*Requirements*
Set down every record once more, exactly as given.

Collected data
-----

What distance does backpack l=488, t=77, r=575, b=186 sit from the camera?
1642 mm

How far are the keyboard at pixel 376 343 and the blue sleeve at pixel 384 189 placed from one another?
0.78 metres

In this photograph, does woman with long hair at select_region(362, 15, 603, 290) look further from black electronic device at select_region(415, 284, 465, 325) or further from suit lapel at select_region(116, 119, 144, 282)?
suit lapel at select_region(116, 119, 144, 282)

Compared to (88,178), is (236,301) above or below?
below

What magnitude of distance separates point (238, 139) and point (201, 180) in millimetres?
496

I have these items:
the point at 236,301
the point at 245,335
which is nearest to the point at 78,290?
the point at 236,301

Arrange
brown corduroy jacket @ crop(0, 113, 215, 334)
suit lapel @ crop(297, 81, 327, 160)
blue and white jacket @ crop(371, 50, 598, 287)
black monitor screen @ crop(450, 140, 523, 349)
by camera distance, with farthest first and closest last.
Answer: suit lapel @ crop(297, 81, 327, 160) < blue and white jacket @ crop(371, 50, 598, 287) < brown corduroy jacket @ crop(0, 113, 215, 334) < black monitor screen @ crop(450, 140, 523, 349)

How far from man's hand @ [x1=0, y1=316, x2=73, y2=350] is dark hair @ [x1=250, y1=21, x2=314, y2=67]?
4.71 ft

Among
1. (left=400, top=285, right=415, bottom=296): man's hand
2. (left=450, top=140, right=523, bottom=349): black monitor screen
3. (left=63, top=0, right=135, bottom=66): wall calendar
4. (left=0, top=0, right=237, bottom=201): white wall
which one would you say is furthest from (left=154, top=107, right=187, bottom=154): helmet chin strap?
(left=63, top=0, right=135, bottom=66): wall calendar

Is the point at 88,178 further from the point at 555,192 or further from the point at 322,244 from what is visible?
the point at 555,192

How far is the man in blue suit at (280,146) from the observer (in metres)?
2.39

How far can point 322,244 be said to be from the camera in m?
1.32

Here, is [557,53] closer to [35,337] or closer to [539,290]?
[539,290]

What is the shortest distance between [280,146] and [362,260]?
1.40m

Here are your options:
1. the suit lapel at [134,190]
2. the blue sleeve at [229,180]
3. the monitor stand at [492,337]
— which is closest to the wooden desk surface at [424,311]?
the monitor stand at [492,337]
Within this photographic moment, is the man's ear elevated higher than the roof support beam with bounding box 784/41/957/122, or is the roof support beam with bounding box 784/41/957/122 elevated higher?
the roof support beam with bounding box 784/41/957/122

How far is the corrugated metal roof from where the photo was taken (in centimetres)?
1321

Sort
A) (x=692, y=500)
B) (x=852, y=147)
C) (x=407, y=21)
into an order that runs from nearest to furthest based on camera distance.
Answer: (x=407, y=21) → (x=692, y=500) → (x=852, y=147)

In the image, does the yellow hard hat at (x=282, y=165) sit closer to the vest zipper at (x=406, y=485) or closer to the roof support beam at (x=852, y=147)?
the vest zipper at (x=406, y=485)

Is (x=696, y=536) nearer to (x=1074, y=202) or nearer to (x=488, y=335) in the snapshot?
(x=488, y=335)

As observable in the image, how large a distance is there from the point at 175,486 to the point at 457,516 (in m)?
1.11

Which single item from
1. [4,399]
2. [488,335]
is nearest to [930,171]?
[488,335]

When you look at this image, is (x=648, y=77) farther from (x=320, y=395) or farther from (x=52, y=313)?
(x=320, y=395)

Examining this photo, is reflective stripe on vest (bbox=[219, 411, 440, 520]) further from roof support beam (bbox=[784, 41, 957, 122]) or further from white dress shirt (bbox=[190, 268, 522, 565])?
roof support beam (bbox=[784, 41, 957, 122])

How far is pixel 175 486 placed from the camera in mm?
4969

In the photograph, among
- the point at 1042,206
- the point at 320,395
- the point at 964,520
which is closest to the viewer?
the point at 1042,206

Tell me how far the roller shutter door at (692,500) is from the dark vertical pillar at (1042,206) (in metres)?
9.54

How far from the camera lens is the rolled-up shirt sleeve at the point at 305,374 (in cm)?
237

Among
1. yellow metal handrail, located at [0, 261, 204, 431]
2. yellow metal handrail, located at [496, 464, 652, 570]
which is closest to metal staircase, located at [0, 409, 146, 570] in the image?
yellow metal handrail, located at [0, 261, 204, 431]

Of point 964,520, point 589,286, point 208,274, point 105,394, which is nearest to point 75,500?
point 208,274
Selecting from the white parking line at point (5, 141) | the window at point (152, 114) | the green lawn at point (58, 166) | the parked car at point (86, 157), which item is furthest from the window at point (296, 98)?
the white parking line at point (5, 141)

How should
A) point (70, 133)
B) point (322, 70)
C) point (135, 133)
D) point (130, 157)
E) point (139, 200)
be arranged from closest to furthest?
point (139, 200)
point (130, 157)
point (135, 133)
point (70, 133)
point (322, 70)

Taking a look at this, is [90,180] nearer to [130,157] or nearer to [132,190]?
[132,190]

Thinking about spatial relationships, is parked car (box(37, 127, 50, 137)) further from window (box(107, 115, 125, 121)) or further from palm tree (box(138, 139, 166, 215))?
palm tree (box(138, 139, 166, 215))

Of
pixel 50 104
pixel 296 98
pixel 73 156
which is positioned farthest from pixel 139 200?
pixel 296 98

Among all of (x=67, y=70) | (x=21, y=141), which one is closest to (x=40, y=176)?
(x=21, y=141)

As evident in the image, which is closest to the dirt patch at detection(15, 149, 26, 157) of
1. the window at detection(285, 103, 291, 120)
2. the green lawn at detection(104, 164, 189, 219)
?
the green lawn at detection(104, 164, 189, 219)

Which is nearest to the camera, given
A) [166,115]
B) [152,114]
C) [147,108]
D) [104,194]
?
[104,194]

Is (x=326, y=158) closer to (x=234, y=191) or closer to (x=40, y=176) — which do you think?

-----

*Written answer*
What distance does backpack l=488, t=77, r=575, b=186 sit from the camera?
1642 mm

How far are the keyboard at pixel 376 343 and the blue sleeve at pixel 384 189 placed from one another?
0.78 metres

In this photograph, does woman with long hair at select_region(362, 15, 603, 290) look further from black electronic device at select_region(415, 284, 465, 325) or further from suit lapel at select_region(116, 119, 144, 282)?
suit lapel at select_region(116, 119, 144, 282)

Compared to (88,178), is (236,301) above or below?
below

What magnitude of distance separates point (238, 139) and point (201, 180) in millimetres?
496

I have these items:
the point at 236,301
the point at 245,335
which is nearest to the point at 78,290?
the point at 236,301

Arrange
brown corduroy jacket @ crop(0, 113, 215, 334)
suit lapel @ crop(297, 81, 327, 160)
blue and white jacket @ crop(371, 50, 598, 287)
black monitor screen @ crop(450, 140, 523, 349)
by camera distance, with farthest first and closest last.
Answer: suit lapel @ crop(297, 81, 327, 160) < blue and white jacket @ crop(371, 50, 598, 287) < brown corduroy jacket @ crop(0, 113, 215, 334) < black monitor screen @ crop(450, 140, 523, 349)

How far from man's hand @ [x1=0, y1=316, x2=73, y2=350] is dark hair @ [x1=250, y1=21, x2=314, y2=67]?
4.71 ft

Among
1. (left=400, top=285, right=415, bottom=296): man's hand
2. (left=450, top=140, right=523, bottom=349): black monitor screen
3. (left=63, top=0, right=135, bottom=66): wall calendar
4. (left=0, top=0, right=237, bottom=201): white wall
which one would you say is furthest from (left=154, top=107, right=187, bottom=154): helmet chin strap?
(left=63, top=0, right=135, bottom=66): wall calendar

Is the point at 88,178 further from the point at 555,192 or further from the point at 322,244 from what is visible?
the point at 555,192

How far is the man in blue suit at (280,146) from the observer (in metres)?
2.39

How far can point 322,244 be said to be from the camera in m?
1.32

Here, is [557,53] closer to [35,337] or closer to [539,290]?
[539,290]

What is the shortest distance between [280,146] and [362,260]?
1.40m

Here are your options:
1. the suit lapel at [134,190]
2. the blue sleeve at [229,180]
3. the monitor stand at [492,337]
— which is closest to the wooden desk surface at [424,311]?
the monitor stand at [492,337]
Within this photographic moment, is the man's ear elevated higher than the roof support beam with bounding box 784/41/957/122, or is the roof support beam with bounding box 784/41/957/122 elevated higher?
the roof support beam with bounding box 784/41/957/122

How far is the corrugated metal roof from where the photo was taken (in centimetres)?
1321

Sort
A) (x=692, y=500)
B) (x=852, y=147)
C) (x=407, y=21)
into an order that runs from nearest to furthest based on camera distance.
Answer: (x=407, y=21) → (x=692, y=500) → (x=852, y=147)

In the image, does the yellow hard hat at (x=282, y=165) sit closer to the vest zipper at (x=406, y=485) or closer to the roof support beam at (x=852, y=147)?
the vest zipper at (x=406, y=485)

Is (x=696, y=536) nearer to (x=1074, y=202) or nearer to (x=488, y=335) in the snapshot?
(x=488, y=335)

As observable in the image, how large a distance is there from the point at 175,486 to the point at 457,516 (in m)?
1.11

Which single item from
1. [4,399]
2. [488,335]
is nearest to [930,171]?
[488,335]

When you look at this image, is (x=648, y=77) farther from (x=320, y=395) or farther from (x=52, y=313)?
(x=320, y=395)

Examining this photo, is reflective stripe on vest (bbox=[219, 411, 440, 520]) further from roof support beam (bbox=[784, 41, 957, 122]) or further from white dress shirt (bbox=[190, 268, 522, 565])?
roof support beam (bbox=[784, 41, 957, 122])

How far is pixel 175 486 placed from the camera in mm?
4969

In the photograph, among
- the point at 1042,206
- the point at 320,395
- the point at 964,520
which is closest to the viewer?
the point at 1042,206

Tell me how far the roller shutter door at (692,500) is from the dark vertical pillar at (1042,206) (in metres)?
9.54

How far from the camera lens is the rolled-up shirt sleeve at the point at 305,374 (in cm)?
237

Among
1. yellow metal handrail, located at [0, 261, 204, 431]
2. yellow metal handrail, located at [496, 464, 652, 570]
which is closest to metal staircase, located at [0, 409, 146, 570] in the image?
yellow metal handrail, located at [0, 261, 204, 431]

Of point 964,520, point 589,286, point 208,274, point 105,394, which is nearest to point 75,500?
point 208,274
Selecting from the white parking line at point (5, 141) | the window at point (152, 114) | the green lawn at point (58, 166) | the parked car at point (86, 157), which item is furthest from the window at point (296, 98)?
the white parking line at point (5, 141)

How should
A) point (70, 133)
B) point (322, 70)
C) point (135, 133)
D) point (130, 157)
E) point (139, 200)
be arranged from closest to furthest?
point (139, 200)
point (130, 157)
point (135, 133)
point (70, 133)
point (322, 70)

Taking a look at this, is [90,180] nearer to [130,157] or nearer to [132,190]?
[132,190]

Thinking about spatial relationships, is parked car (box(37, 127, 50, 137)) further from window (box(107, 115, 125, 121)) or further from palm tree (box(138, 139, 166, 215))?
palm tree (box(138, 139, 166, 215))

Of
pixel 50 104
pixel 296 98
pixel 73 156
which is positioned farthest from pixel 139 200?
pixel 296 98

Among all of (x=67, y=70) | (x=21, y=141), which one is closest to (x=40, y=176)?
(x=21, y=141)

As evident in the image, which is closest to the dirt patch at detection(15, 149, 26, 157) of
1. the window at detection(285, 103, 291, 120)
2. the green lawn at detection(104, 164, 189, 219)
?
the green lawn at detection(104, 164, 189, 219)

Which is nearest to the camera, given
A) [166,115]
B) [152,114]
C) [147,108]
D) [104,194]
?
[104,194]

Is (x=326, y=158) closer to (x=234, y=191) or closer to (x=40, y=176) — which do you think?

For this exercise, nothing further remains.